There are not a few Catholics who think the next Pope will be an improvement but do they consider who has been restocking The Cardinalate?

The family motto of ABS may, sadly, prove to be accurate; It is always darkest before the storm,

Tom B. said...

https://en.m.wikipedia.org/wiki/Democratic_centralism

KaeseEs said...

"What would you do if you suddenly found yourself the Chairman of your Episcopal Conference in these circumstances?"

Well for starters I'd try and dissolve the body since I don't believe in episcopal conferences. Failing that, I would have a Long Think about how to explain to my wife that I had somehow woken up a bishop and whether my new status would require a certain sort of continence in our marriage that would preclude further children, in which case I would have to frantically google the least-serious sort of crime that one can commit that would get one defrocked.

In the meantime while awaiting ecclesial trial on account of misappropriation of diocesan funds to purchase Beanie Babies (a sound investment!), I would draft a letter to my brother bishops about the challenges facing the modern family. I would speak frankly about the damage done to our society by divorce, infidelity, and bastardry, and also about the alienation seemingly inherent to modern society. I would discuss the disservice we are doing to people by telling them comforting lies and leading them down a merry road to hell rather than preaching the Gospel in season and out of season; I would quote Saint Augustine about the fate of priests who fail to warn their flocks. I would discuss previous instances where the Church allowed various abuses to persist and the evil thus done both by the abuses themselves and by the inevitable over-reaction thereto from some quarters. I would finish by asking for proposals on how we can reduce the divorce rate in our churches given the apparent failure of our "pre-Cana" programs.

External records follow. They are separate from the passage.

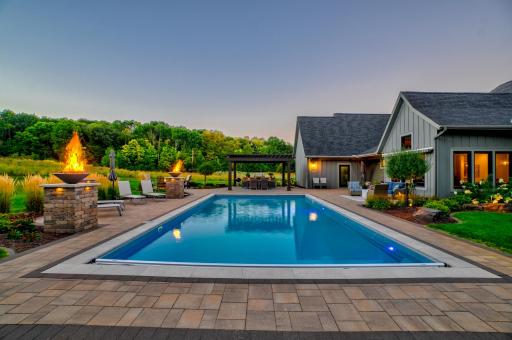 Gas-fired pillars surrounding the pool create a dramatic glow in the evening!
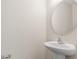 Half bathroom features a pedestal sink and oval mirror at 1086 Lexi Ct, Ladson, SC 29456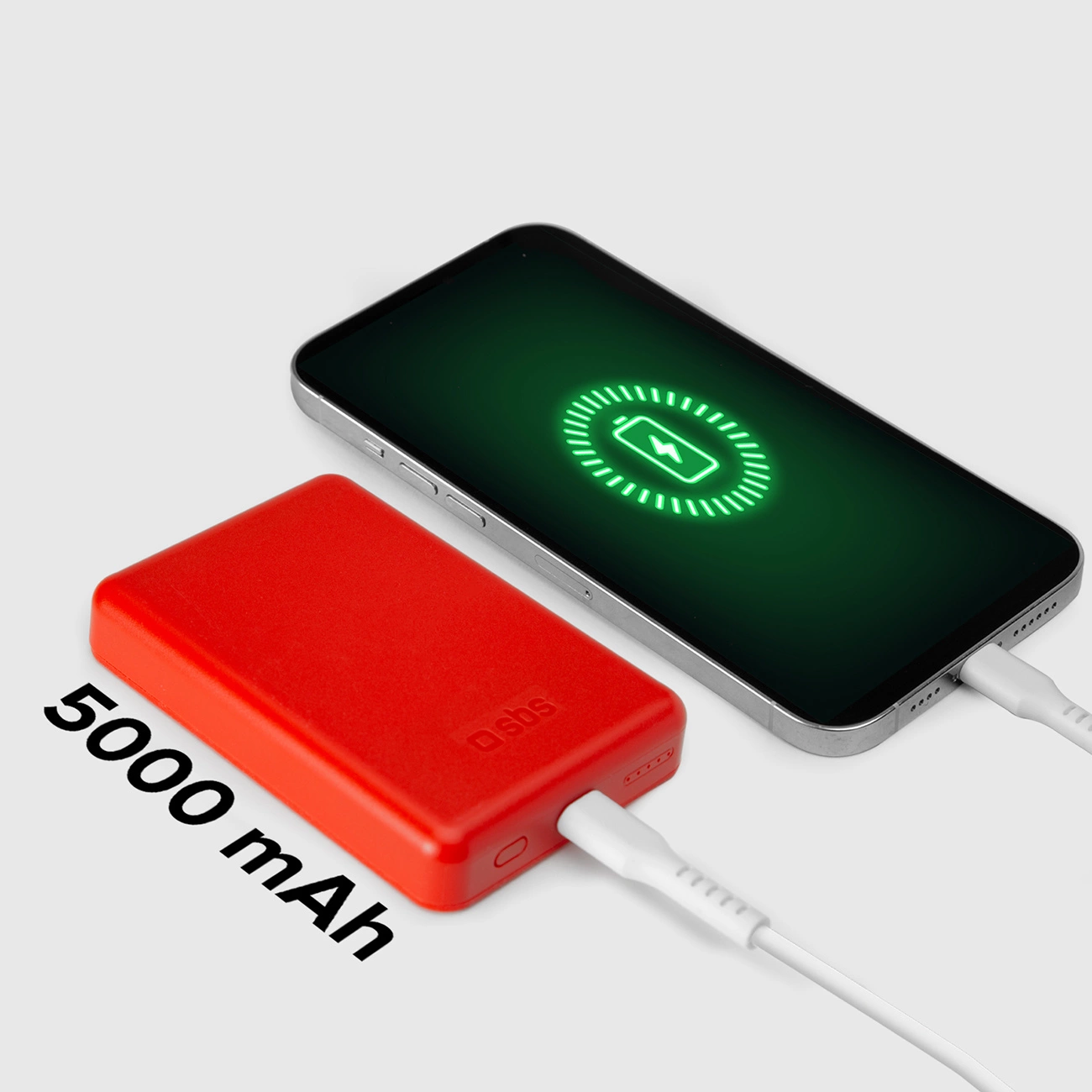 Czerwony power bank z napisem 5000 mAh ładuje telefon. Na ekranie telefonu widoczna ikona ładowania.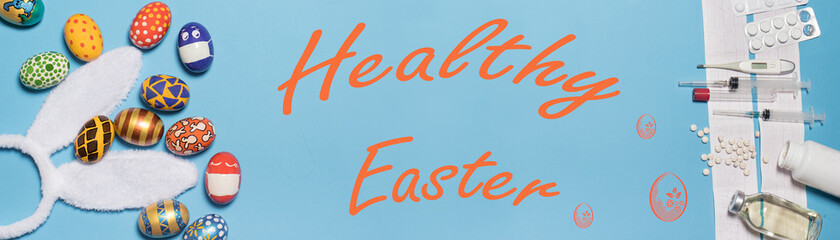 A medical banner with ECG, medicines and syringes with the Easter concept painted eggs and rabbit ears on a blue background with the inscription Healthy Easter.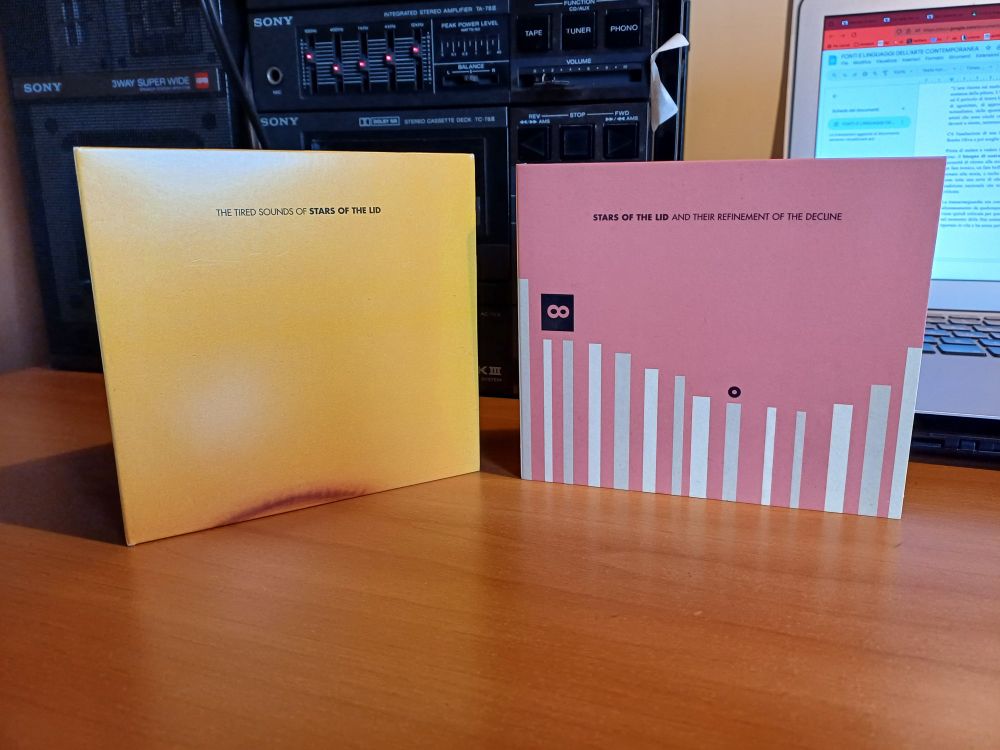 Due cd messi in verticale sopra una scrivania. Sullo sfondo uno stereo e un pc aperto.

I cd sono "The Tired Sounds of Stars of the Lid" e "Stars of the Lid and Their Refinement of the Decline"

Then, I would have one of my cronies send out another letter rattling off the canons and decrees of Trent on the sacrament of matrimony.

pjotr said...

Italians say: "basta"

Mike Sheil said...

I suspect something underhanded is afoot.

mcgod said...

Rose Marie Silence means Silence , nothing more or less and we Anglophones have that explanation from none other that St Thomas More who had to remind his judges, learned men in the law, of that fact when those judged tried to interpret his silence during his treason trial

Louis C. Gasper said...

mcgod, while I appreciate what you relate about St Thomas More’s statements, which are solidly based in the Regulae Juris of Boniface VIII, we have to remember that these are juridical principles framed to help assure justice in the workings of law. What Rose Marie is complaining of is not a matter of operation of law but of how it is the hierarchy is or should be pastors.

Pertinent to that, I would endorse the statement attributed to the anonymous Prince of the Church that silence implies solidarity with the dubia. This on the ground that when tyranny stalks the land, swiftly and mercilessly striking down any who evidence dissent, but handsomely rewarding sycophants for nothing more than their toadyism, silence on a matter of great and dividing importance is unlikely to be mere silence. The toadies will bark for their reward; the others will not speak.